Problem - Pick up the excerpt on management challenges below where it stops and continue it with new text.

Given text -

━━━━━━━━━━━━━━━━

Managers struggle most with having clear goals for their team

On average, managers rate their management abilities as 7.6/10 and direct reports rate their managers as 7.4/10. 

average manager ratings

How employees rate their managers impacts their levels of motivation and engagement. Those who agree they’re motivated at work rate their managers as a 7.6 on average, while those who disagree they’re motivated at work rate their managers as a 5 on average. That’s a 26% variance. 

Having a clear vision and strategy for the team is a challenge for managers

There’s no need to guess the areas of management in which managers are seeking support. Managers and their direct reports alike believe managers need to improve their skills in strategy and vision development, team empowerment and communication.

Top management challenges

While the top management challenges differ slightly depending on who you ask, the common themes we see as areas that need improvement are:

🎯 Strategy and vision: Developing a vision and strategy for your team means defining the team’s common goals and how you’ll achieve them. The importance of clear goals is a theme we see repeated many times throughout this report as both an essential part of productivity and growth, and a challenge.

🤝 Team empowerment: The opposite of team empowerment is micromanaging, which often results from fear and lack of trust. This can be resolved, but managers need the proper tools and resources to build trust with their teams and feel confident empowering them. Empowered people empower people.

📈 Supporting career development and performance: 17% of the respondents who applied for a new job in the last 6 months cited ‘not enough growth opportunities’ as the primary reason. As the people closest to their direct reports, managers need more guidance on how to understand their team members’ growth aspirations and how to advocate for them to avoid turnover.

📞 Communication: Whether it’s communication with the team, or cross-functionally, remote or in-person, effective communication is an imperative skill for managers, and 15% of direct reports believe it’s the area where their manager needs the most improvement.

━━━━━━━━━━━━━━━━

Collected material -
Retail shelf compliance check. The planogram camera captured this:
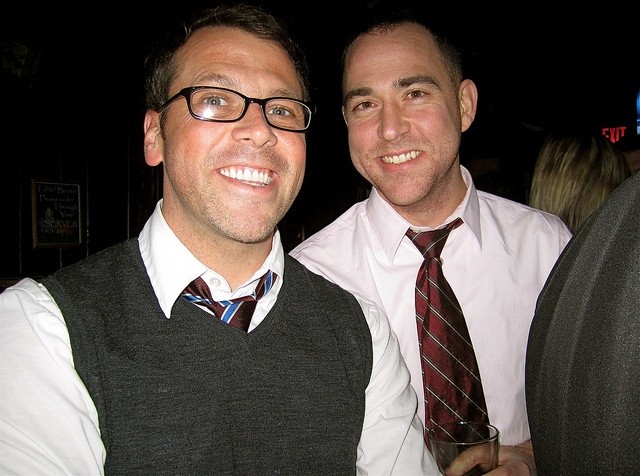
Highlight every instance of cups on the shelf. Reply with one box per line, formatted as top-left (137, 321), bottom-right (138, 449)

━━━━━━━━━━━━━━━━

Written answer -
“Addressing team empowerment is the most critical point to improve strategy development, supporting career development & performance and communication. When teams don’t feel empowered, they don’t take ownership of their career priorities or take on new challenges. And team empowerment indeed starts with the manager fostering an atmosphere where teams can “act like an owner” and make decisions. To promote team empowerment, managers need to focus on what they can give away, setting up clear feedback loops to support their team, and offering advice without micromanaging.”

Alex Virden, Product Marketing Lead, Metadata

💡 Try-it-tomorrow tip: Conduct a survey amongst your managers to get a better understanding of where they’re struggling. Learn more about how to support managers.


THE VALUE OF MEETINGS

Meetings are a useful tool for managers

The status of meetings 

Meetings aren’t dead at fast-growing companies. In fact, most commonly, people are in 10-20 hours of meetings per week. 

Graph depicting hours spent in meetings each week

Middle managers (Directors, VPs and Executives) spend the most time in meetings each week. 

directors spend the most time in meetings

As individuals progress in their careers, they spend increasingly more time in meetings. But, once they reach VP, the number of hours spent in meetings begins to level out and steadily declines. 

Of all the meetings people have in a week, Team meetings and one-on-ones are the most common.

Graph depicting the most popular meetings in tech

Despite a push for more asynchronous communication amongst many tech organizations, there isn’t a strong correlation between company growth and time spent in meetings. Teams with fewer meetings aren’t more successful than teams with too many meetings. 

Fewer meetings don’t lead to faster growth. Neither do more meetings. 

Ultimately, it’s about how effectively you conduct your meetings, not time spent in them.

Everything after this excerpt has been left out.